In a letter to U.S. Secretary of Transportation Pete Buttigieg, the groups said carriers are declining to ship U.S. agricultural commodity exports from U.S. ports and imposing hundreds of millions of dollars in punitive charges already determined to be unreasonable by the Federal Maritime Commission.

“The burden on hardworking exporters, manufacturers, farmers, ranchers and our rural communities is overwhelming. We urge the Department of Transportation to utilize all existing authorities to remedy the challenges experienced by U.S. agricultural exporters,” they said.

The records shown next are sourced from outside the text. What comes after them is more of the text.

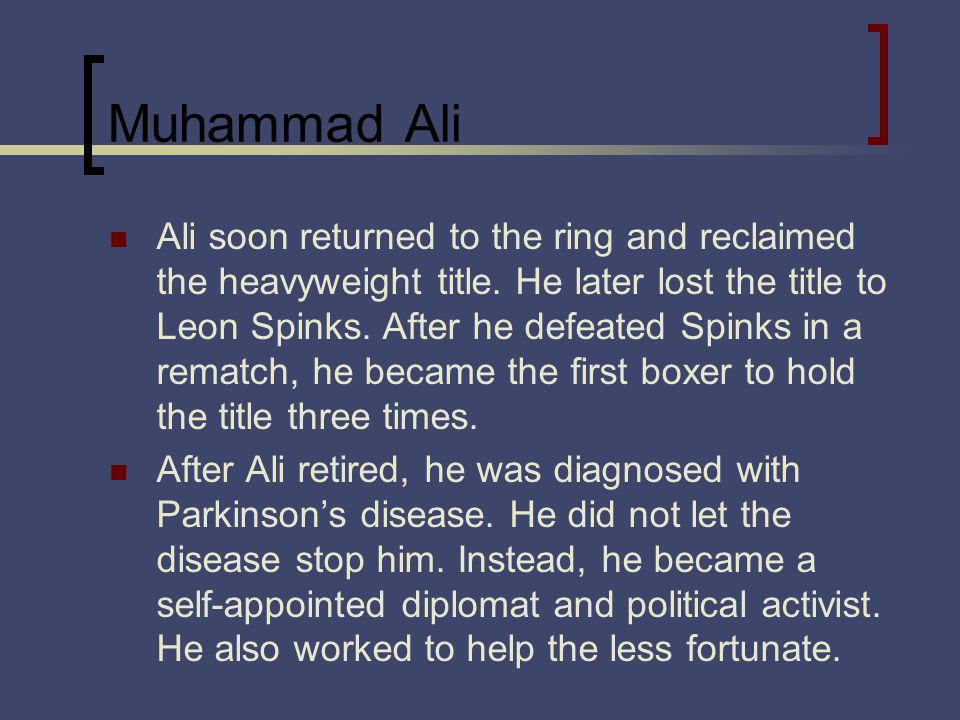 Muhammad Ali Ali soon returned to the ring and reclaimed the heavyweight title.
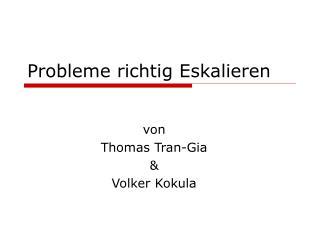 Probleme richtig Eskalieren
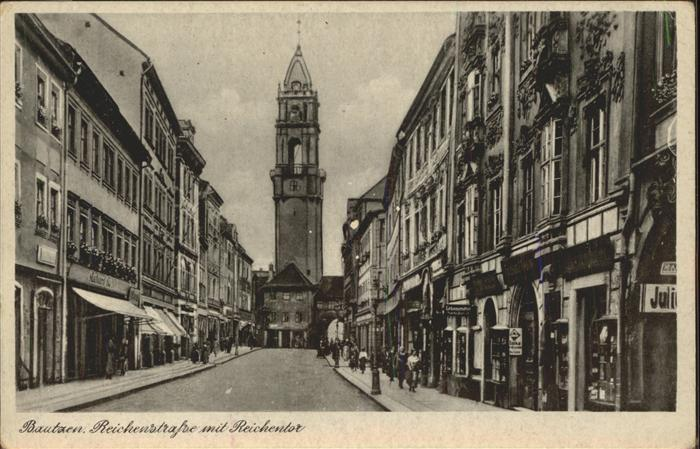 Bautzen Reichenstrasse Reichentor Kat. Bautzen
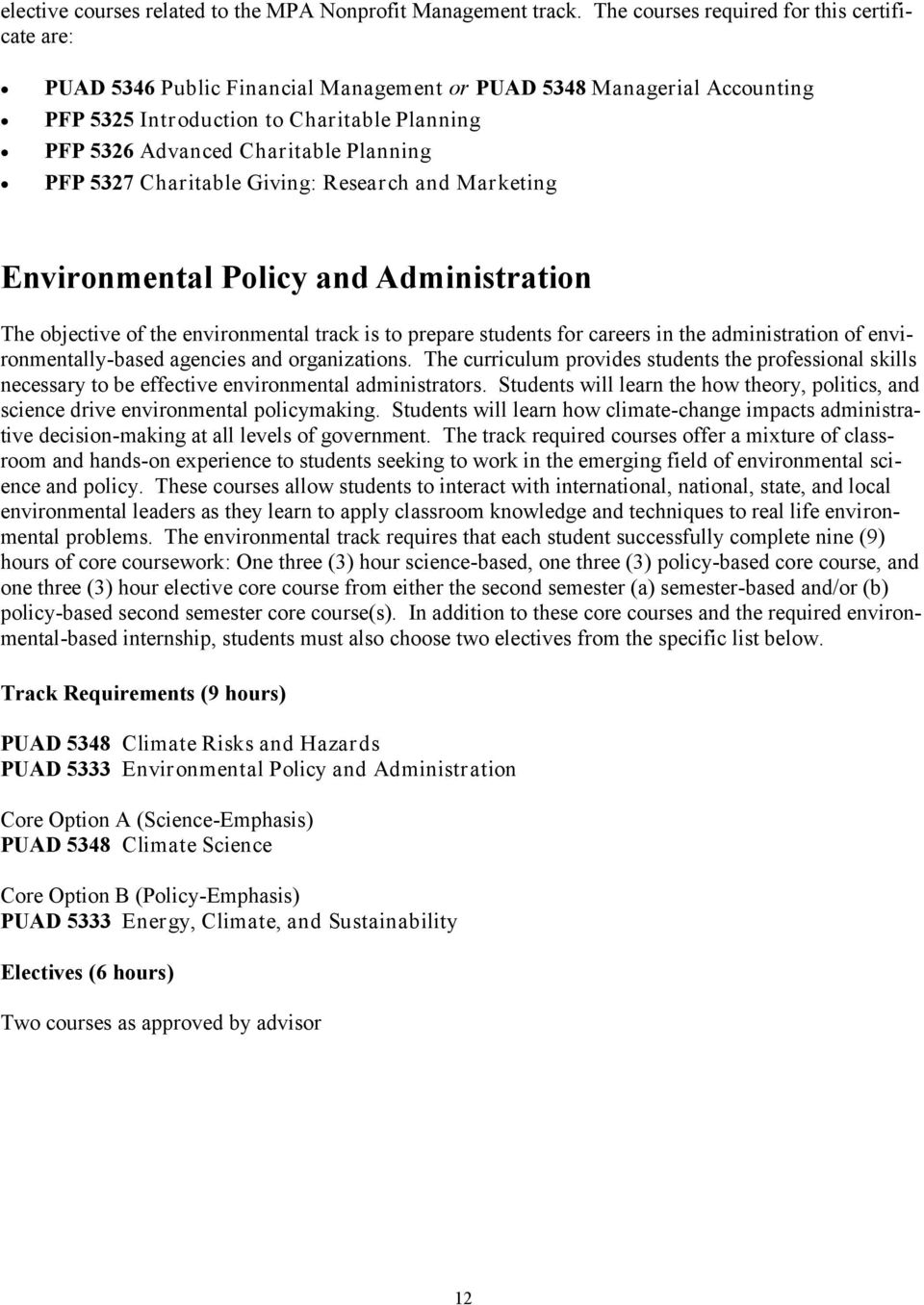 Planning PFP 5327 Charitable Giving: Research and Marketing Environmental Policy and Administration The objective of the environmental track is to prepare students for careers in the administration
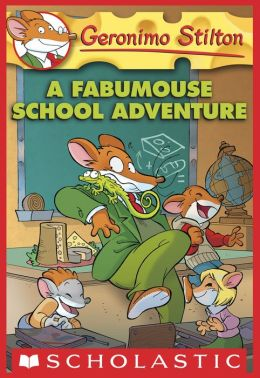 A Fabumouse School Adventure (Geronimo Stilton Series #38)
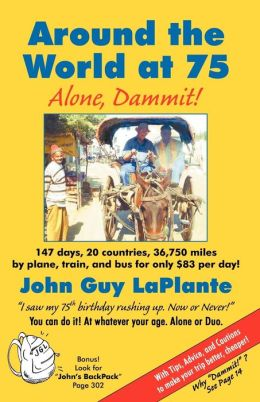 Around the World at 75: Alone Dammit!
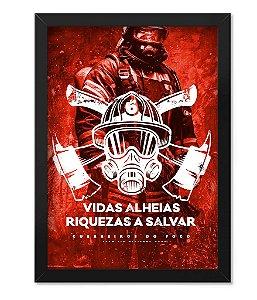 Poster com Moldura Militar Bombeiro Vidas Alheias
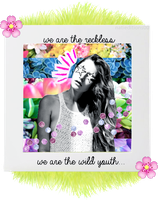 + We are the reckless. We are the wild youth... by natieditions00
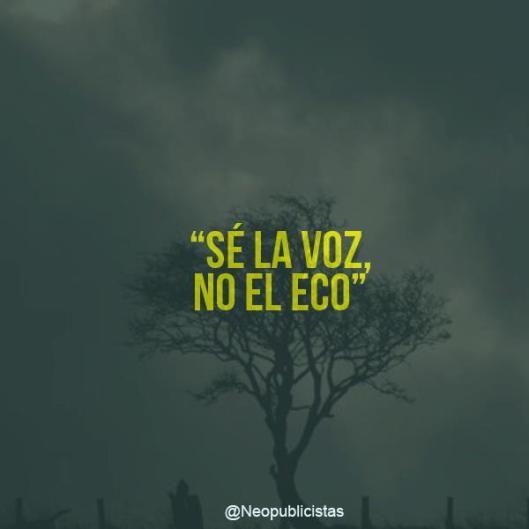 Sé la voz, no el eco. *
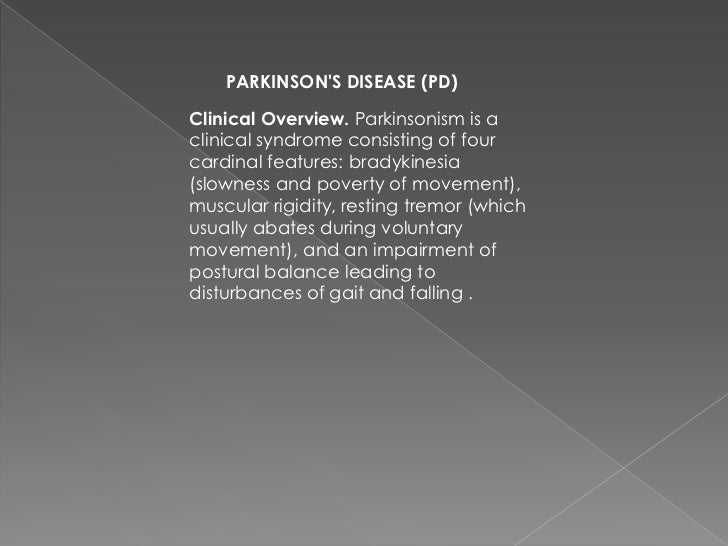 PARKINSONS DISEASE (PD)Clinical Overview. Parkinsonism is aclinical syndrome consisting of fourcardinal features: bradykin...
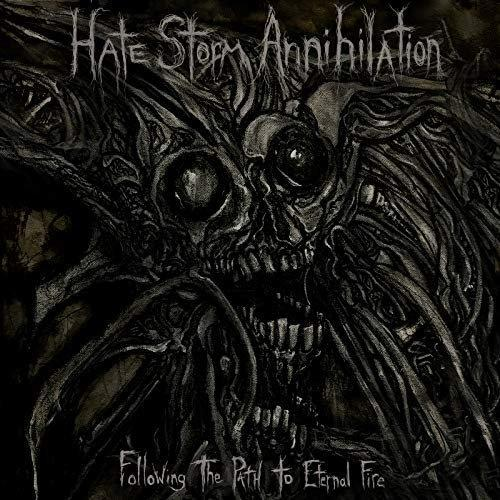 Hate Storm Annihilation - Following The Path To Eternal Fire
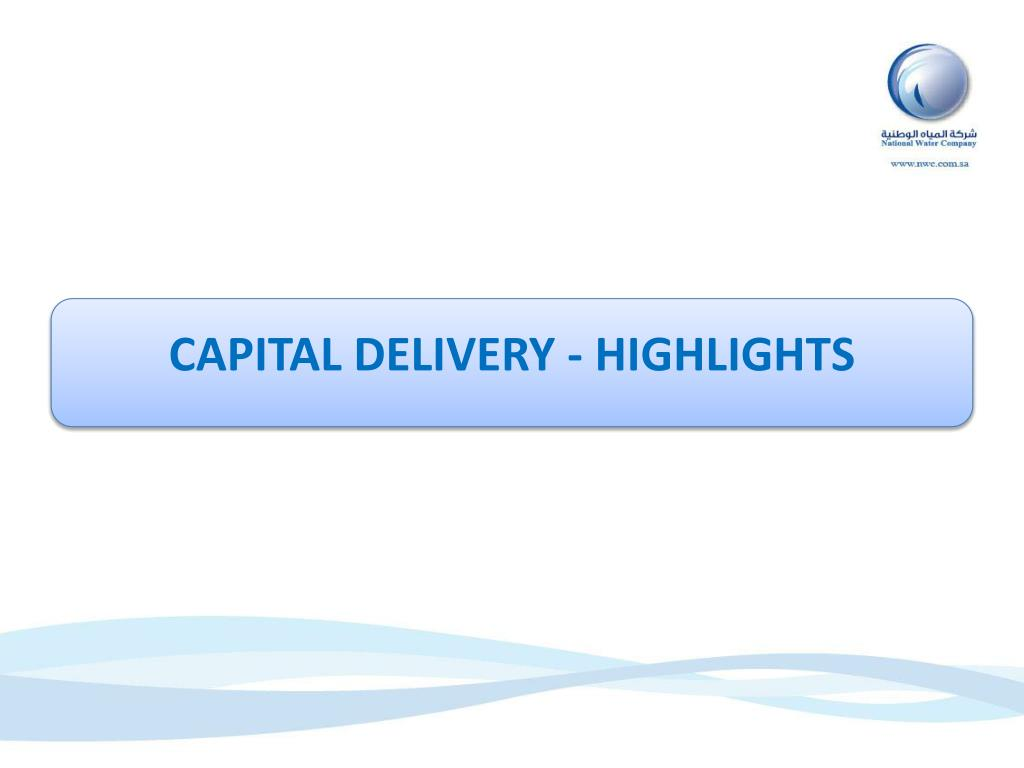 CAPITAL DELIVERY - HIGHLIGHTS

The groups said the ocean shipping industry, which once had dozens of carriers, has consolidated over the last three decades. A result of that consolidation is complete reliance on less than a dozen foreign carriers to deliver U.S. agricultural products overseas.

“The tenuous nature of this arrangement is evident as VOCCs (vessel-operating common carriers) are delivering massive volumes of imported shipments to U.S. ports and then electing to leave without refilling empty containers with American goods and products.

The lucrative freight rates paid by the import cargo, combined with congestion and delay at ports on the West and East Coasts are leading VOCCs to immediately return empty containers to their overseas ports of origin, they said.

“The situation is exacerbated by carriers’ failure to provide accurate notice to our exporters of arrival/departure and cargo loading times, and then imposing draconian financial penalties on the exporters for ‘missing’ those loading windows — a practice that the FMC has found to be unreasonable,” they said.

Foreign markets are critical to American farmers and ranchers with more than 20% of agricultural production going abroad. It is cost prohibitive for producers to rework the supply chain and find alternative means of fulfilling their overseas contracts, they said.

“This impossibility coupled with significant pricing increases explains estimates of nearly $1.5 billion in lost agriculture exports. These losses come on the heels of trade conflict and pandemic that have wiped away markets globally,” they said.

The mounting frustration of U.S. agriculture is why a vast array of food and agriculture associations supported the Federal Maritime Commission’s investigation to address VOCCs predatory or unreasonable behavior and its rule setting forth guidelines for detention and demurrage, they said.

“We need action now; not additional studies. We ask the Department of Transportation to assist the Commission in expediting its enforcement options,” they said.

The groups also urged the department to consider its existing authorities to determine how it can assist in overcoming the current challenges in shipping goods and products.

The groups sent copies of the letter to USDA and chairpersons of Senate and House committees involved in transportation and commerce.